→ **WHAT IS EXPECTED**
Please retype the listing below word for word, from its first line to its last.

→ **DATA FOR THIS EXERCISE**
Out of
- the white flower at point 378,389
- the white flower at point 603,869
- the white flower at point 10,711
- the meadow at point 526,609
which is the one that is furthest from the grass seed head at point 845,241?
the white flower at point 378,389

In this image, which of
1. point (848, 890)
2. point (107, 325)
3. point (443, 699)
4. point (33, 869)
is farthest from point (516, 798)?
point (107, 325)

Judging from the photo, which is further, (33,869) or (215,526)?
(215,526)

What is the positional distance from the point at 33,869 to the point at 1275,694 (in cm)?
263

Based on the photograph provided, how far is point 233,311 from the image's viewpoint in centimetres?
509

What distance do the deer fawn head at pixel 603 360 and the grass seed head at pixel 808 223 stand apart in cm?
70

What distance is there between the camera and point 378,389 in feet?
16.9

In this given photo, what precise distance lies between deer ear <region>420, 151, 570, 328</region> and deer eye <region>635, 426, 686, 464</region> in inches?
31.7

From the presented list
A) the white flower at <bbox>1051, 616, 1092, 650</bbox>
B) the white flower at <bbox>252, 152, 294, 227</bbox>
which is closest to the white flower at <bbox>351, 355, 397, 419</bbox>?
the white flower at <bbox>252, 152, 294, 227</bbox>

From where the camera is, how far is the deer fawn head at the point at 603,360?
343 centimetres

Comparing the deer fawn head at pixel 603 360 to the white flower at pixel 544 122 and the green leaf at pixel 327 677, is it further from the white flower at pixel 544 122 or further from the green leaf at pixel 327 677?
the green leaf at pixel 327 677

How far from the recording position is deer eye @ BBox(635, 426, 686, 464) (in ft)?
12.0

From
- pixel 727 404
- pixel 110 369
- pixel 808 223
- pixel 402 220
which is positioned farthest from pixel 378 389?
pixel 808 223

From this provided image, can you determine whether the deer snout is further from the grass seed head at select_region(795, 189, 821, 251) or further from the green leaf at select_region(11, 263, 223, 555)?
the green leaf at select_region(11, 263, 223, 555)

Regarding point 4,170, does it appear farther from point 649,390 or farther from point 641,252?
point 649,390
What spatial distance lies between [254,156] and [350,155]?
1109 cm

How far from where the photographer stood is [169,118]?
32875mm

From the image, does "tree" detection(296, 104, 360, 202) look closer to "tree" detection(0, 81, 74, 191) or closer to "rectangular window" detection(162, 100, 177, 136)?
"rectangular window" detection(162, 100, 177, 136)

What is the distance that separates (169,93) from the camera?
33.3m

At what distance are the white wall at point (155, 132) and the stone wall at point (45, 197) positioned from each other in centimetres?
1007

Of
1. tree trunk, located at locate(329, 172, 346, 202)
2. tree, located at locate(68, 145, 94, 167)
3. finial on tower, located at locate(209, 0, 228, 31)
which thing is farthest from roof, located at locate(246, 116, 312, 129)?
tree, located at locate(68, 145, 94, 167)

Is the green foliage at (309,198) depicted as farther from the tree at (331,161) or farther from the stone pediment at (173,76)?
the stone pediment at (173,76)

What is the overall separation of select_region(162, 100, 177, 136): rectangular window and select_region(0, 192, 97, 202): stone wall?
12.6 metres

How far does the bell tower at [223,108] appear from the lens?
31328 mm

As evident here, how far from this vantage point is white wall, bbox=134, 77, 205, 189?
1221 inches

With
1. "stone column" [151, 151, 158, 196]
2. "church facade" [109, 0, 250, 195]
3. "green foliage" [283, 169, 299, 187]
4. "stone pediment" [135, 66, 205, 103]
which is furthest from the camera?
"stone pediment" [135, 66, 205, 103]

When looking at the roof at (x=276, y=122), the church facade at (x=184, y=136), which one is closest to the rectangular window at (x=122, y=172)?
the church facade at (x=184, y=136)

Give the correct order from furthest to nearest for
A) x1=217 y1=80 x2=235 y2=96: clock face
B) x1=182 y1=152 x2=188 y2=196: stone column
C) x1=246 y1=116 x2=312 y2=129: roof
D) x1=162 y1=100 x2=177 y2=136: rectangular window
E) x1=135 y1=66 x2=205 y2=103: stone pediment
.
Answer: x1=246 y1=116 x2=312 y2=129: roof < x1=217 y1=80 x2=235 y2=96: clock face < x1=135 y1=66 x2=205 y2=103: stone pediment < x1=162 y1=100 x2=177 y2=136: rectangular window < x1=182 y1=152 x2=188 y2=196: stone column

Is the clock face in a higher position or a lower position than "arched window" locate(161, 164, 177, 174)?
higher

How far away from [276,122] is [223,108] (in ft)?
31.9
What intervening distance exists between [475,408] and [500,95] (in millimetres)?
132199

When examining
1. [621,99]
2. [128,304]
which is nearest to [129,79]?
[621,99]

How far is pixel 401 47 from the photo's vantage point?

→ **COMPLETED TASK**
Out of
- the white flower at point 378,389
- the white flower at point 603,869
- the white flower at point 10,711
- the meadow at point 526,609
which is the one that is furthest from the grass seed head at point 845,241?
the white flower at point 378,389

In this image, which of
1. point (848, 890)
2. point (107, 325)
3. point (443, 699)
4. point (33, 869)
is farthest from point (516, 798)?
point (107, 325)

Judging from the photo, which is further, (33,869) or (215,526)?
(215,526)

What is the positional distance from the point at 33,869 to the point at 1275,694 (in cm)?
263

Based on the photograph provided, how far is point 233,311 from the image's viewpoint in centimetres?
509

What distance do the deer fawn head at pixel 603 360 and the grass seed head at pixel 808 223 stand apart in cm?
70

What distance is there between the camera and point 378,389 in feet?
16.9

In this given photo, what precise distance lies between deer ear <region>420, 151, 570, 328</region> and deer eye <region>635, 426, 686, 464</region> in inches?
31.7

From the presented list
A) the white flower at <bbox>1051, 616, 1092, 650</bbox>
B) the white flower at <bbox>252, 152, 294, 227</bbox>
which is closest to the white flower at <bbox>351, 355, 397, 419</bbox>?
the white flower at <bbox>252, 152, 294, 227</bbox>

From where the camera is, how far is the deer fawn head at the point at 603,360?
343 centimetres

Comparing the deer fawn head at pixel 603 360 to the white flower at pixel 544 122 and the green leaf at pixel 327 677, is it further from the white flower at pixel 544 122 or further from the green leaf at pixel 327 677?
the green leaf at pixel 327 677

How far from the recording position is deer eye @ BBox(635, 426, 686, 464) (in ft)?
12.0

From
- pixel 727 404
- pixel 110 369
- pixel 808 223
- pixel 402 220
which is positioned farthest from pixel 378 389?
pixel 808 223

From this provided image, can you determine whether the deer snout is further from the grass seed head at select_region(795, 189, 821, 251) or further from the green leaf at select_region(11, 263, 223, 555)?
the green leaf at select_region(11, 263, 223, 555)

Regarding point 4,170, does it appear farther from point 649,390 or farther from point 641,252?
point 649,390
What spatial distance lies between [254,156] and [350,155]?
1109 cm

How far from where the photographer stood is [169,118]?
32875mm

From the image, does "tree" detection(296, 104, 360, 202) look closer to "tree" detection(0, 81, 74, 191) or closer to "rectangular window" detection(162, 100, 177, 136)?
"rectangular window" detection(162, 100, 177, 136)

What is the distance that separates (169,93) from the camera?
33.3m

At what distance are the white wall at point (155, 132) and the stone wall at point (45, 197) positioned from each other in centimetres?
1007

Of
1. tree trunk, located at locate(329, 172, 346, 202)
2. tree, located at locate(68, 145, 94, 167)
3. finial on tower, located at locate(209, 0, 228, 31)
which thing is farthest from roof, located at locate(246, 116, 312, 129)?
tree, located at locate(68, 145, 94, 167)

Is the green foliage at (309,198) depicted as farther from the tree at (331,161) or farther from the stone pediment at (173,76)?
the stone pediment at (173,76)

What is the overall separation of select_region(162, 100, 177, 136): rectangular window and select_region(0, 192, 97, 202): stone wall?
12.6 metres

How far does the bell tower at [223,108] appear from the lens?
31328 mm

As evident here, how far from this vantage point is white wall, bbox=134, 77, 205, 189?
1221 inches

With
1. "stone column" [151, 151, 158, 196]
2. "church facade" [109, 0, 250, 195]
3. "green foliage" [283, 169, 299, 187]
4. "stone pediment" [135, 66, 205, 103]
which is furthest from the camera?
"stone pediment" [135, 66, 205, 103]

When looking at the roof at (x=276, y=122), the church facade at (x=184, y=136), which one is closest to the rectangular window at (x=122, y=172)?
the church facade at (x=184, y=136)

Give the correct order from furthest to nearest for
A) x1=217 y1=80 x2=235 y2=96: clock face
B) x1=182 y1=152 x2=188 y2=196: stone column
C) x1=246 y1=116 x2=312 y2=129: roof
D) x1=162 y1=100 x2=177 y2=136: rectangular window
E) x1=135 y1=66 x2=205 y2=103: stone pediment
.
Answer: x1=246 y1=116 x2=312 y2=129: roof < x1=217 y1=80 x2=235 y2=96: clock face < x1=135 y1=66 x2=205 y2=103: stone pediment < x1=162 y1=100 x2=177 y2=136: rectangular window < x1=182 y1=152 x2=188 y2=196: stone column

Is the clock face in a higher position or a lower position than "arched window" locate(161, 164, 177, 174)?
higher

How far away from [276,122] is [223,108] (in ft)?
31.9
What intervening distance exists between [475,408] and [500,95] (in millimetres)?
132199

When examining
1. [621,99]
2. [128,304]
which is nearest to [129,79]?
[621,99]

How far is pixel 401 47 from the photo's vantage point?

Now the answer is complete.